Proceedings Article | 23 September 2009
KEYWORDS: Birefringence, Thin films, Heat treatments, Crystals, Oxygen, Immersion lithography, Doping, Tantalum, Photomasks, Sputter deposition
According to the semiconductor technology roadmap, immersion lithography is emerging for 32 nm and below
technology. Therefore, immersion lithography requires new process parameters such as high refractive index fluid,
stepper, resist, and birefringence. A lot of research for those items has been done, and the components and materials of
thin film used blankmask have become more important. The birefringence of thin film is an especially essential issue
for the development of advanced technology. Accordingly, we studied birefringence with thin film characteristics.

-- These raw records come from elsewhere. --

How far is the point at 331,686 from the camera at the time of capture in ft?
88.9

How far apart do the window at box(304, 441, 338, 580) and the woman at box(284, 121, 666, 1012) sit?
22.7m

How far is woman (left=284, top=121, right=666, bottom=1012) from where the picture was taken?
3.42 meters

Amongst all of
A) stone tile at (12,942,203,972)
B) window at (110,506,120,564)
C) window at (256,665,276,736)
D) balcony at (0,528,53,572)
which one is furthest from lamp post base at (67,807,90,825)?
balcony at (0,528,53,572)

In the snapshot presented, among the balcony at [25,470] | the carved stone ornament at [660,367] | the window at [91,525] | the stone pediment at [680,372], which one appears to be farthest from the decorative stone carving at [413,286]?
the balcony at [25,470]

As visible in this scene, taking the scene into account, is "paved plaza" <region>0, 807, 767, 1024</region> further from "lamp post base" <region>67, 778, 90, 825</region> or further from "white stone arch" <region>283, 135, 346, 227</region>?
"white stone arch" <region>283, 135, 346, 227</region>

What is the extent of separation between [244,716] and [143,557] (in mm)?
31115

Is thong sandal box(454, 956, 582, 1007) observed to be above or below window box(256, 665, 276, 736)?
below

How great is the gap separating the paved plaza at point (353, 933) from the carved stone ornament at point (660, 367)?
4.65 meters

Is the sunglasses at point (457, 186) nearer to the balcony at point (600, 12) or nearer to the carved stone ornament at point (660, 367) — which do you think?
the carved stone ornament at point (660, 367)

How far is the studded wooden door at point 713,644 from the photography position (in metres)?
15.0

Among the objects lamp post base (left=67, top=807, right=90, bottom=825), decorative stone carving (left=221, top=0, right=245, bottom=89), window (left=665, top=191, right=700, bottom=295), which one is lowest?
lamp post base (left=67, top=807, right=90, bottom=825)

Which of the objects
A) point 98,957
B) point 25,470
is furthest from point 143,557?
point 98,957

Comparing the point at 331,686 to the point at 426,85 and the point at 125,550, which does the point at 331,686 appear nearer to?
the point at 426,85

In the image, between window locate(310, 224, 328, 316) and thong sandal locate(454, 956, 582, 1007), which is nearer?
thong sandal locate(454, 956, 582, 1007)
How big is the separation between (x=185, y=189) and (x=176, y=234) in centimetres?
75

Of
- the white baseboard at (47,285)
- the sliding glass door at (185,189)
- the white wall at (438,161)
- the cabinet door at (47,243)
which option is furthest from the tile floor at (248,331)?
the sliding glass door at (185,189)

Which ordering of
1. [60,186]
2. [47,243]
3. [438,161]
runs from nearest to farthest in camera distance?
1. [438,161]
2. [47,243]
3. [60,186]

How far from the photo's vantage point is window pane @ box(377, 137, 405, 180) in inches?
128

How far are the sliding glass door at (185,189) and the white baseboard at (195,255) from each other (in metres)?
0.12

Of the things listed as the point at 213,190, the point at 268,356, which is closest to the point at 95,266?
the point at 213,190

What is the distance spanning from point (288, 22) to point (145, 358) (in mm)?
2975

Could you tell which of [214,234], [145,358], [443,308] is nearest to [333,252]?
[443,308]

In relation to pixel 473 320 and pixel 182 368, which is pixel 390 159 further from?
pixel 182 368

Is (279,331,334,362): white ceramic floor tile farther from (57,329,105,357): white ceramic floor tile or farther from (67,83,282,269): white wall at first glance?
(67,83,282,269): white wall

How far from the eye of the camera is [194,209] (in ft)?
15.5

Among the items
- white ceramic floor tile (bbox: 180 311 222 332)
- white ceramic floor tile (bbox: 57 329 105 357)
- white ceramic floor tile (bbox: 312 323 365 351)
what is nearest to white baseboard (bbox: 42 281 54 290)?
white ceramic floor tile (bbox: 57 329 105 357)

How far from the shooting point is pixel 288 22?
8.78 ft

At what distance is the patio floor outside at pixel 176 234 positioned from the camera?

Having a transmittance of 6% at 193 nm, six different kinds of molybdenum silicon-based thin films were prepared
by DC magnetron sputter. The thin films were deposited on 6.3 mm thick quartz using O2, N2, CH4 and CO2 reactive
gasses. We studied the effects of thin film composition, substrate, heat treatment, and dopant in this paper. First, we
measured the birefringence as thin film composition and substrate by the 250AT Exicor system. We studied the effect
of reactive gas flow rate and types on birefringence, and we selected thin film material adaptable to reduce the
birefringence from the above results. Next, we doped the transition metal to the selected materials to decrease the
birefringence. Then we did heat treatment to the thin films by using rapid thermal process (RTP) to further reduce the
birefringence. According to the results, we confirmed that the birefringence was influenced by thin film composition
and it was controlled by the tuning of thin film composition, dopants, and heat treatment. Next, we analyzed the
intensity of crystal state and density of thin films by using x-ray diffractometer (XRD) and x-ray refractometer (XRR).
Finally, we analyzed the thin film characteristics by using various analytic tools.